-- Estratto della pagina --
****************

La Leggenda del Santo bevitore di Joseph Roth. Recensione a cura di Monica Pasero
E se la vita ti portasse a credere che i
miracoli esistano? Ti aprisse possibilità impensate, fino a qualche istante
prima? Ti spronasse ad un nuovo destino o la parvenza di ciò che potrebbe
divenire la tua vita, se solo facessi altre scelte! Se usassi il tuo tempo in
modo diverso ed evadessi dalla tua schiavitù, dai tuoi vizi aprendo la mente a
valorizzarti, a trovare nella tua persona altre potenzialità oltre a quelle di
distruggerti.
Ecco, in questa narrazione l’autore con una
novella semplice, ma davvero di grande rilevanza morale, ce lo racconta e ci
induce alla speranza; portandoci a comprendere quanto la natura
umana sia debole e condizionabile.
E seppur la vita, per fortuna o per miracolo, ci
conceda innumerevoli possibilità di redimerci, rimetterci in carreggiata,
rialzarci... qualcosa di più forte ci trattiene a terra nel nostro marasma
esistenziale, calamitati verso il baratro.

****************

-- Compiti --
1. Secondo la recensione de «La leggenda del santo bevitore», che cosa ci porta a comprendere la narrazione dell'autore?
2. Prosegui la recensione de «La leggenda del santo bevitore» partendo dopo l'ultima frase riportata.

-- Dati mostrati --
****************

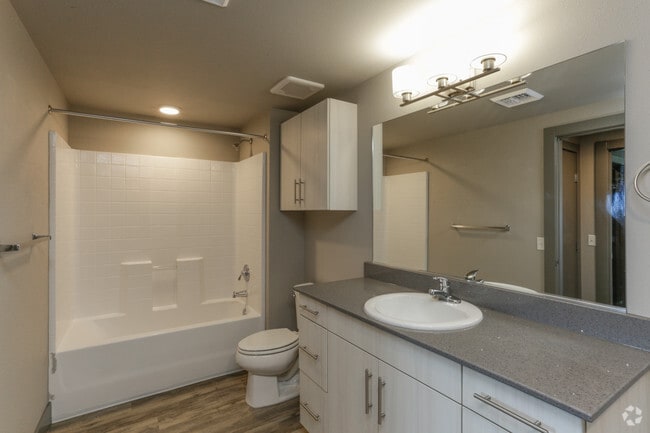 1BR, 1BA - 800 SF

****************

-- Risposte all'esercizio --
1. Quanto la natura umana sia debole e condizionabile.

2.
L’uomo è schiavo per natura o lo diviene per
sua volontà? Domanda che mi sono posta leggendo questo testo in cui si
evidenzia, appunto, la debolezza umana; la dipendenza che impone la nostra
mente a perdere il senso del nostro vero bene.
La schiavitù diviene sia fisica sia psicologica
e, subdola, ci porta a dipendere da necessità prettamente materiali e
fisiologiche, come in questo caso il “bere”. La necessità dell’ubriacarsi che
parte sempre come un atto consolatorio: si beve per non pensare, per annebbiare
il ricordo, per rendere illusoria la realtà e dimenticare per un po’ i
problemi, in cui siamo sprofondati, ma appena una parvenza di lucidità
s’impone, in noi, ecco che ogni problema, che pensavamo dimenticato, è lì ed ancora più grande e noi sempre più
deboli per affrontarlo.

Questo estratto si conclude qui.